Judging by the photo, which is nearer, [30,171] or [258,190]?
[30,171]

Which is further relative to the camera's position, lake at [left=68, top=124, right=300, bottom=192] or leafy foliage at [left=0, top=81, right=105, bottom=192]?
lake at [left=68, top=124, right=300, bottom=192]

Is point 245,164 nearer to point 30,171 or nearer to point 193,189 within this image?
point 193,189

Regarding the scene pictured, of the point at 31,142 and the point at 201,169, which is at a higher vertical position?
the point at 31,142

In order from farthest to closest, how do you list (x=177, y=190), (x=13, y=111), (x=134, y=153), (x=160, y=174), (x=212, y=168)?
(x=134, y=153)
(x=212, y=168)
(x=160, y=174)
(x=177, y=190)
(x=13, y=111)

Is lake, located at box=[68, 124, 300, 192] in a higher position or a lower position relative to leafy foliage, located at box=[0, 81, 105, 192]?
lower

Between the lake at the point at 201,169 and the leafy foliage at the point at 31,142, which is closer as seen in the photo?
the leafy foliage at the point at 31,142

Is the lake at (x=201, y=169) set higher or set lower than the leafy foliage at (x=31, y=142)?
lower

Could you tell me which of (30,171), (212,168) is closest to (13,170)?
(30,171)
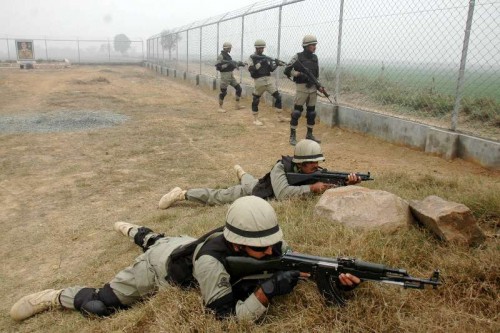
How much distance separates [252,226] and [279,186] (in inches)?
71.1

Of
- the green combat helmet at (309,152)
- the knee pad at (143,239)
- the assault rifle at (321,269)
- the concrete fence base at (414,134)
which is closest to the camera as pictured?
the assault rifle at (321,269)

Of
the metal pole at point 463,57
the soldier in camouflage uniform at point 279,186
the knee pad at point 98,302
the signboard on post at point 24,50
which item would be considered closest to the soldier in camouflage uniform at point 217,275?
the knee pad at point 98,302

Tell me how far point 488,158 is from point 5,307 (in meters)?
5.26

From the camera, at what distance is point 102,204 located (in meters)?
4.99

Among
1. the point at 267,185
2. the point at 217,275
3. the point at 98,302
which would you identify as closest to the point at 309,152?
the point at 267,185

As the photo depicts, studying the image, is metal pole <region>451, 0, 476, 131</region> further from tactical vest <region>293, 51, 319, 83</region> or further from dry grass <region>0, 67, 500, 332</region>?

···

Reproduce all of the data exactly; the pictures do not belong in the copy.

Judging by the photo, which is nearer, [30,171] or [258,190]?
[30,171]

Which is further relative to the camera's position, lake at [left=68, top=124, right=300, bottom=192] or leafy foliage at [left=0, top=81, right=105, bottom=192]?
lake at [left=68, top=124, right=300, bottom=192]

Is point 245,164 nearer to point 30,171 or nearer to point 193,189 within this image?
point 193,189

Regarding the scene pictured, of the point at 31,142 and the point at 201,169, which is at a higher vertical position?
the point at 31,142

In order from farthest to closest, how do you list (x=177, y=190), (x=13, y=111), (x=134, y=153), (x=160, y=174), (x=212, y=168)?
(x=134, y=153)
(x=212, y=168)
(x=160, y=174)
(x=177, y=190)
(x=13, y=111)

Is lake, located at box=[68, 124, 300, 192] in a higher position or a lower position relative to leafy foliage, located at box=[0, 81, 105, 192]?
lower

Between the lake at the point at 201,169 and the leafy foliage at the point at 31,142, which is closer as seen in the photo?
the leafy foliage at the point at 31,142

Is the lake at (x=201, y=169) set higher or set lower than the leafy foliage at (x=31, y=142)?
lower

Could you tell me which of (30,171), (212,168) is closest to (13,170)?
(30,171)
How much distance separates [252,226] and [279,186] (in inches)?
71.1

Of
- the green combat helmet at (309,152)
- the knee pad at (143,239)
- the assault rifle at (321,269)
- the concrete fence base at (414,134)
which is closest to the camera as pictured?
the assault rifle at (321,269)

Of
the metal pole at point 463,57
the soldier in camouflage uniform at point 279,186
the knee pad at point 98,302
the signboard on post at point 24,50
which item would be considered closest to the soldier in camouflage uniform at point 217,275?
the knee pad at point 98,302

Tell me how far point 488,158 is from point 5,307 (in meters)?
5.26

From the camera, at what distance is point 102,204 located (in meters)?
4.99

Among
1. the point at 267,185
2. the point at 217,275
3. the point at 98,302
which would you identify as closest to the point at 309,152?
the point at 267,185

As the photo depicts, studying the image, is metal pole <region>451, 0, 476, 131</region> further from tactical vest <region>293, 51, 319, 83</region> or further from dry grass <region>0, 67, 500, 332</region>?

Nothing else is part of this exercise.